AI toys are here. Don’t trust them

The AI gift economy is booming. AI smart toys alone are valued at nearly $35 billion globally and is expected to reach $270 billion by 2035, with China represents around 40% of this growth. Major retailers like Walmart and Costco have AI companions on their shelves. Even legacy toymakers like Mattel have partnered with OpenAI to bring AI to children’s playrooms. The pitch is obvious. AI has already infiltrated our phones, our jobs, our daily routines. Why not our gifts too? These devices promise to learn, adapt, and engage in ways that traditional gifts never could.
But the concerns that have plagued AI systems elsewhere don’t go away just because the technology is stuffed into a teddy bear. Privacy vulnerabilities, harmful content, psychological risks—all the same issues that have sparked lawsuits and regulatory scrutiny of chatbots and AI assistants are now landing under the Christmas tree, wrapped in cheerful wrapping and marketed to the most vulnerable users.
These are not obscure products from fly-by-night manufacturers. Many run on consumer AI models from companies like OpenAI – the same technology that powers ChatGPT, which explicitly states it is not suitable for young users. Yet, somehow, these designs have found their way into toys marketed to toddlers.
The problems with AI giveaways go beyond inappropriate content. Privacy concerns are significant: these devices constantly listen, capture conversations and transmit data to company servers. Tested toy admitted to storing biometric data for three years, says a study carried out by Public Interest Research Groupa consumer watchdog group. Another toy they tested sends recordings to third parties for transcription. The almost inevitable data breach means this data would provide criminals with the raw material needed to clone a child’s voice and use it for kidnapping scams targeting parents.
But the deepest worry is psychological. Child development experts sound the alarm about what these devices could do to young minds. When children bond with AI companions who are always available and wooing, what happens when they meet real children with their own personalities and needs? Traditional toy play requires children to use their imaginations on both sides of a pretend conversation, developing their creativity and problem-solving skills. An AI toy short-circuits this process, providing instantaneous, refined responses that can undermine the developmental work accomplished by pretend play.
Adults aren’t safe from the dark side of these devices either.

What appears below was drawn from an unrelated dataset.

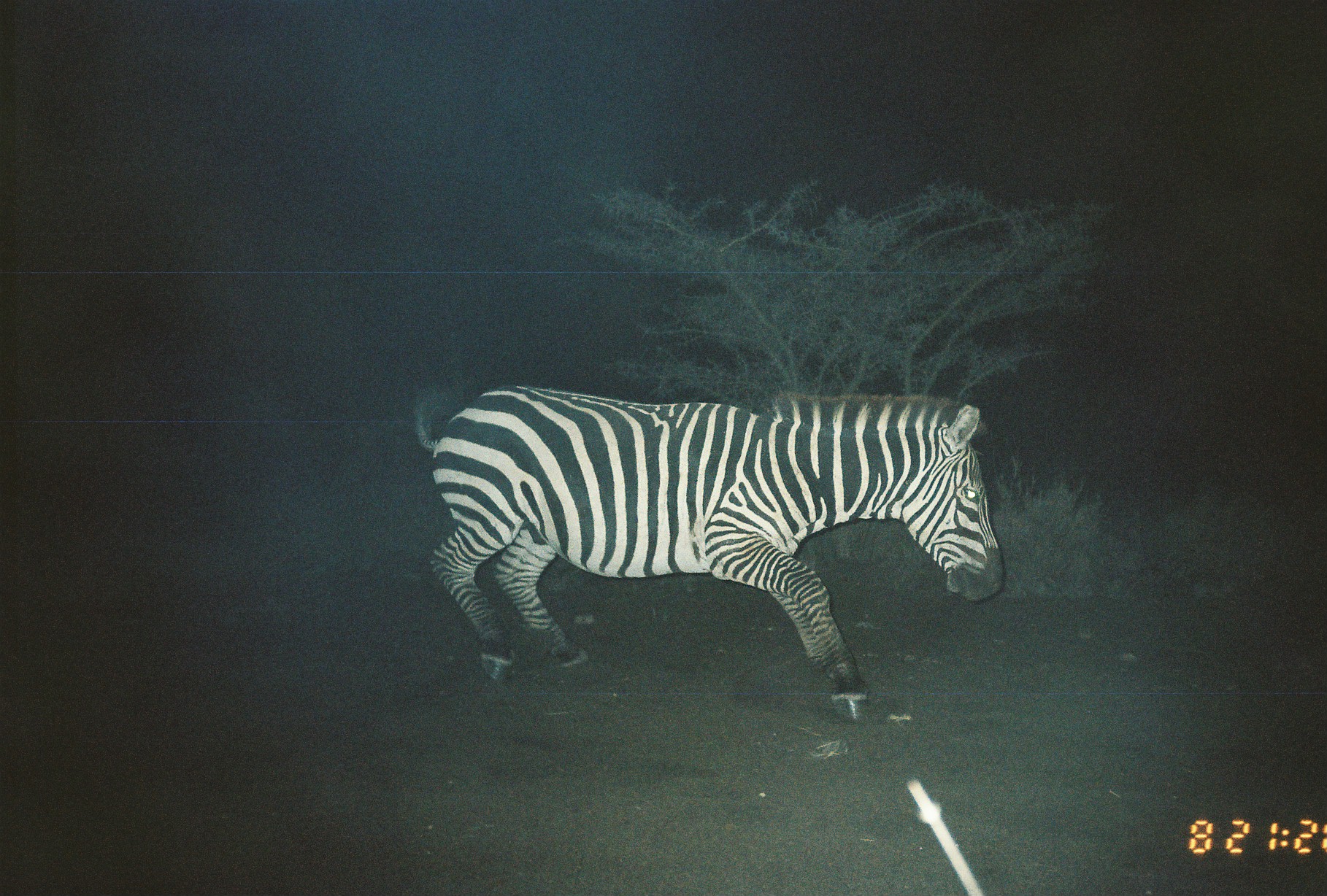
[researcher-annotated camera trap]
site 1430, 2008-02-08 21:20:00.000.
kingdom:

The Friend Pendant – an AI companion necklace that spent $1 million on ads on the New York subway this fall – triggered an immediate reaction. Users defaced the ads with messages such as “AI is not your friend” and “Talk to a neighbor.” The criticism touches on something fundamental: our growing unease with tech companies that position AI as a substitute for human connection.
This unease manifests itself in the courts. Character AI, OpenAIAnd Meta all are currently facing lawsuits alleging their chatbots encouraged delusions, self-harm, or inappropriate behavior. Several deaths have been linked to AI chatbotsincluding cases where users were convinced of false realities. A man allegedly killed his mother after the chatbot convinced him she was part of a conspiracy. These cases involve what researchers call “AI psychosis”: delusional or manic episodes that occur after prolonged, obsessive conversations with the AI that reinforce harmful beliefs.
The tech industry’s response has been to add guardrails and roll out new security features. But tests show this protections can fail in longer conversations, which are precisely the kind of extended engagement these devices are designed to encourage. And unlike a chatbot on your phone that you can shut off, AI toys sit in your child’s room, always available, creating the kind of lingering presence that makes obsessive use much easier.
Not all AI-based gifts offered this season pose the same risks. Some products use AI for specific, limited functions rather than unlimited collaboration. Wearable devices to take better notes, Smart mattress covers that adjust the temperature based on sleeping habits, or toilet accessories that analyze waste for health markers, raise different concerns about data privacy and whether the information warrants surveillance.
These devices do not attempt to replace human relationships or shape child development. They collect biometric data to optimize your day or report possible health problems. The risks are simpler: who has access to information about your sleep cycles or digestive health? What happens if this data is breached or sold?
What all of these AI-powered gifts have in common — whether they’re toys, companions, or bathroom monitors — is that they’re hitting the market faster than anyone can study their long-term effects. There are no regulations specifically governing AI toys. No security testing required for digital companions. No standards for how much intimate data these devices should collect or store.
The pattern is familiar. Products come to market before researchers can study their effects, before regulators can establish safeguards, before anyone really knows what the long-term consequences might be. The difference this time is that the experimental subjects are children and the laboratory is your living room. By the time we understand the effect of these devices on brain development or family dynamics, millions of people will have already been unboxed and activated.